7. Ignoring Incremental Scan Modes
Explanation: Running full repository scans on every commit wastes resources on unchanged files.
Fix: Configure the scanner to accept a --changed-files flag or integrate with Git diff hooks. Only route modified or newly added files through the AI pipeline. Archive previous findings and diff the output.
Production Bundle
Action Checklist
Decision Matrix
| Scenario | Recommended Approach | Why | Cost Impact |
|---|
| Pre-merge PR with <50 changed files | Hybrid Tiered Routing | Balances speed and accuracy; local models handle utilities, cloud handles logic | ~$1.50 per PR |
| Full repository audit (quarterly) | Hybrid Tiered Routing + Incremental Baseline | Captures drift since last scan without reprocessing stable files | ~$25 per audit |
| Compliance audit (HIPAA/SOC2) | Local-First Routing + Cloud Fallback | Keeps sensitive code on-prem; only routes anonymized snippets to cloud if needed | ~$0.10 per PR |
| Legacy codebase with poor structure | Uniform Cloud AI (Opus) | High noise and unclear boundaries require frontier reasoning to avoid false negatives | ~$600 per scan |
| CI pipeline with strict budget caps | Local Ollama Only | Eliminates cloud spend; acceptable for internal tools with lower risk tolerance | ~$0 per scan |
Configuration Template
Copy this template to bootstrap a production-ready scanning workspace. Adjust thresholds and context paths to match your repository structure.
// audit.config.mjs
import { createAuditWorkspace } from "deepsec/config";
export default createAuditWorkspace({
targets: [
{
identifier: "production-api",
sourcePath: "../src",
outputDir: "./reports/production-api",
contextFile: "./context/production-api.md",
},
],
pipeline: {
enableRegexPreFilter: true,
enableRevalidation: true,
exportFormat: "markdown",
incrementalMode: true,
},
routing: {
proxyUrl: "http://localhost:8080/v1",
routingToken: "proxy-routing-token",
fallbackModel: "claude-sonnet-4-20240620",
},
});
# context/production-api.md
## Scope
Production API handling user authentication, subscription billing, and data export.
## Auth Primitives
- `verifySession(req)`: Validates JWT, attaches `req.user`
- `enforceTenant(query, tenantId)`: Wraps all database queries
- `requireRole(role)`: Route guard for RBAC
## Threat Boundaries
- Public: `/health`, `/webhooks/*`, `/public/*`
- Tenant isolation mandatory for all `/api/*`
- Session tokens in HTTP-only cookies; never logged
## False Positives
- `src/utils/logger.ts`: Logs request IDs only
- `tests/mocks/`: Contains test credentials
Quick Start Guide
- Install Dependencies: Run
npm install deepsec in a new .audit/ directory.
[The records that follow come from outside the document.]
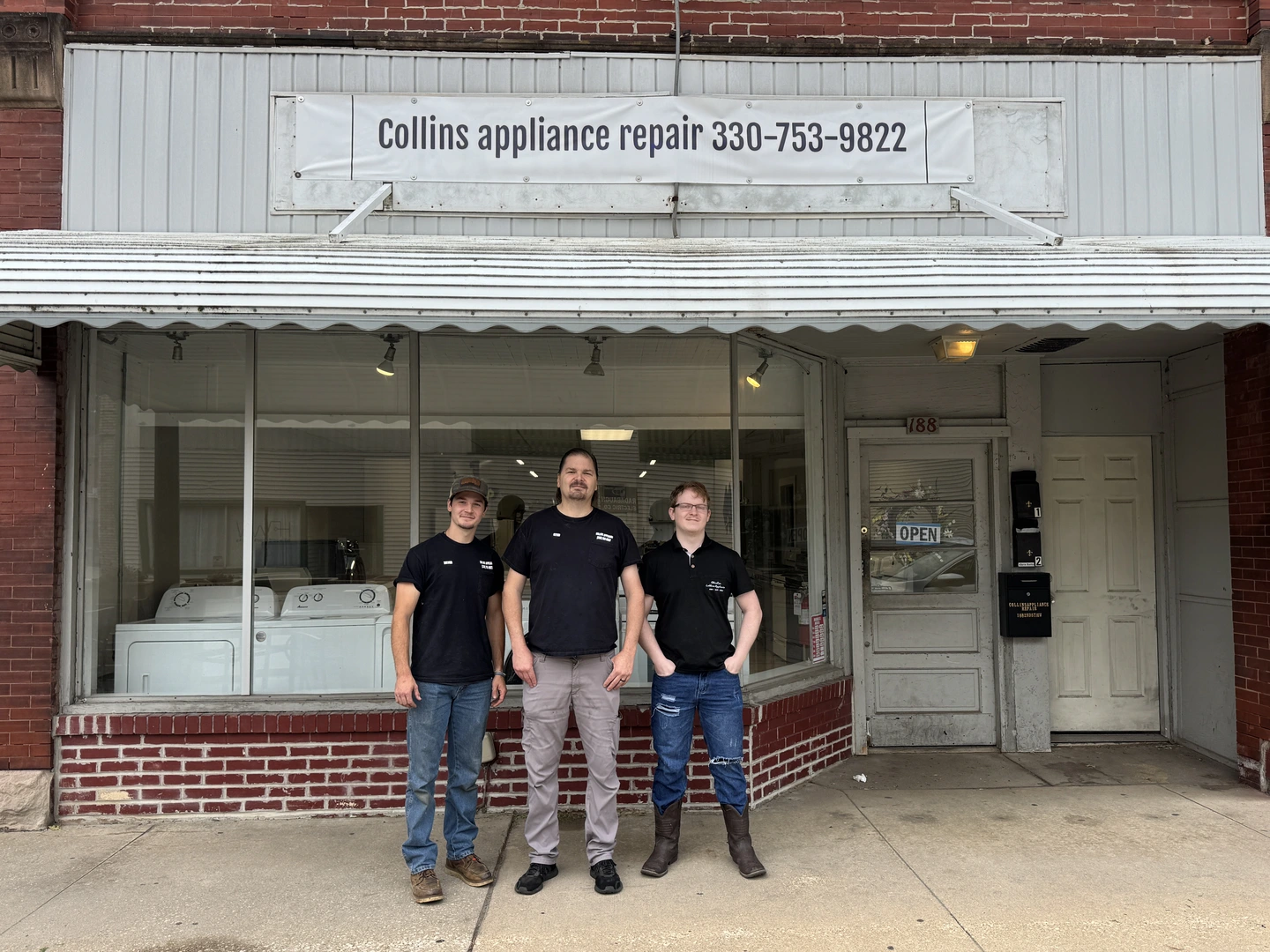 Collins Appliance Repair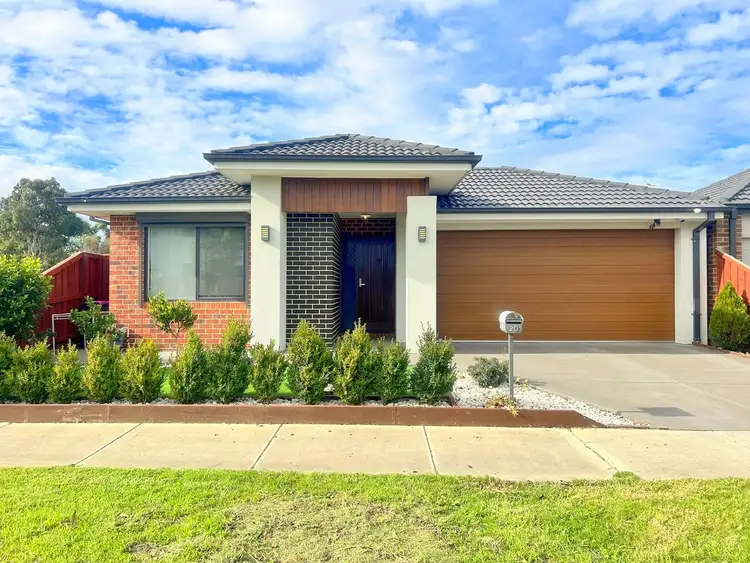 Second view of Homely house listing, 20 Perease Road, Wollert VIC 3750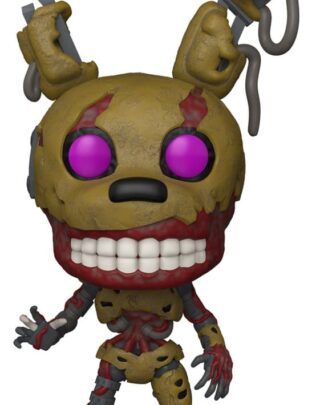 Five Nights at Freddy's POP! Games Vinyl Figur Burntrap 9 cm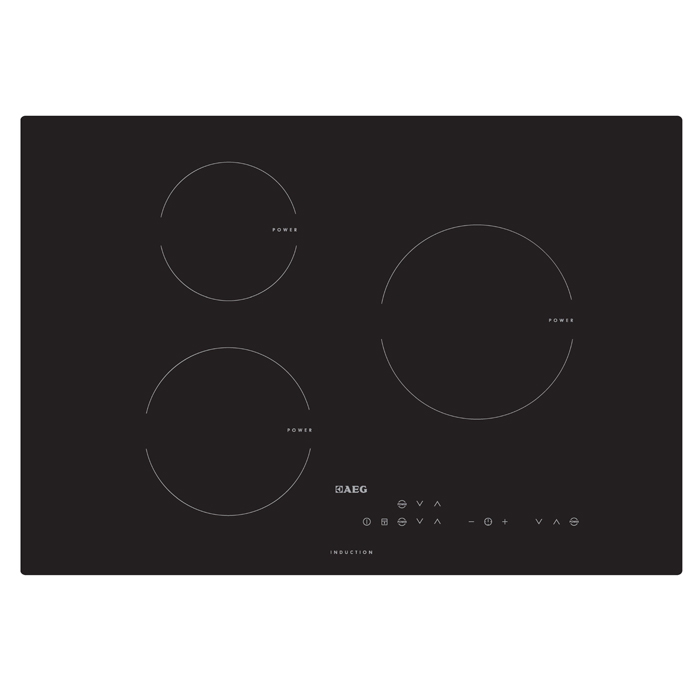 AEG-Electrolux (エレクトロラックス) 3口IHクッキングヒーター AHI735CA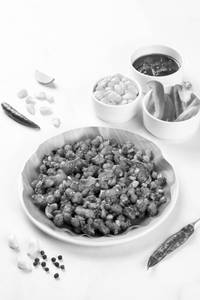 Sweet Corn Pepper Fry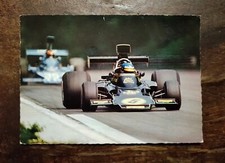 Cartolina GRAND PRIX LOTUS JOHN PLAYER SPECIAL Collection Leggere Descrizione 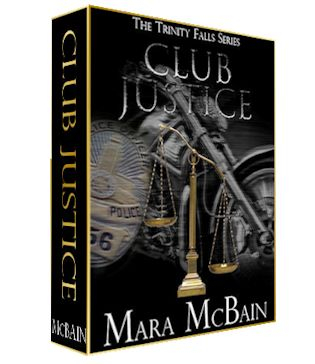 Club Justice Cover 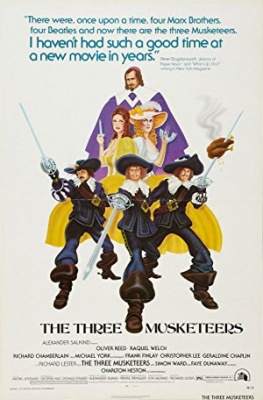 Trije mušketirji: Kraljičini diamanti - The Three Musketeers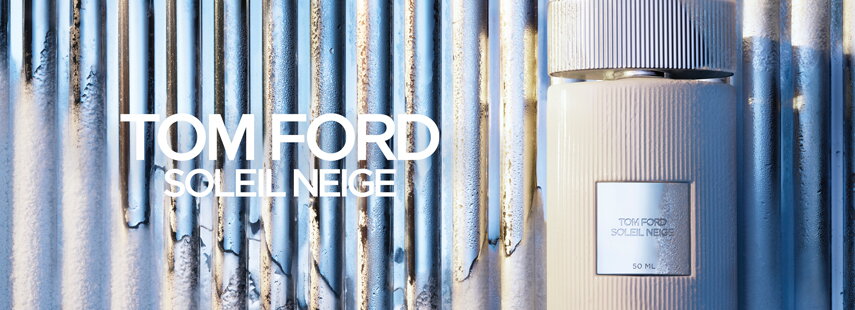 NEU: SOLEIL NEIGE VON TOM FORD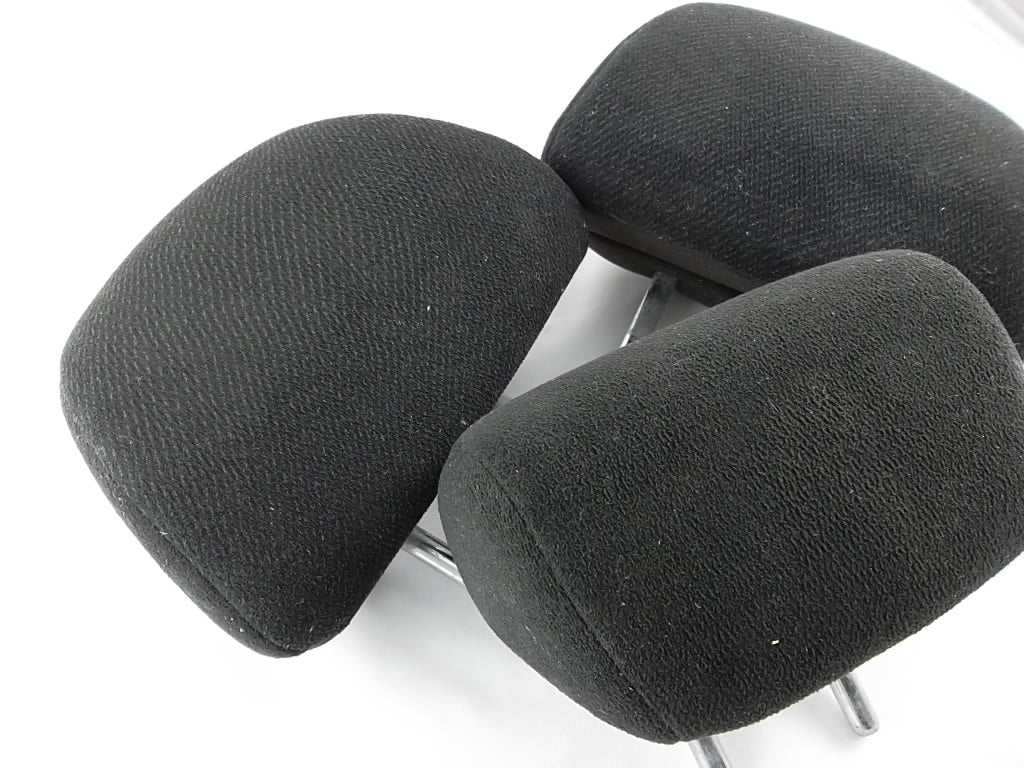 Rear Seat Headrest Set 82140-T2F-A01 4dr Honda Accord 2017 2016 2015 2014 2013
Pull qwen2.5-coder:7b via Ollama.
- Start Proxy: Launch Lynkr with the provided configuration template. Verify telemetry dashboard at
localhost:8081.
- Configure Context: Create
context/PROJECT.md with auth primitives, threat boundaries, and false-positive paths. Keep it under 100 lines.
- Run Initial Scan: Execute
npx deepsec run --workspace ./audit.config.mjs. Monitor proxy telemetry to verify routing distribution.
- Integrate CI: Add a Git hook or CI step that runs
deepsec run --changed-files on pull requests. Configure budget alerts in the proxy dashboard.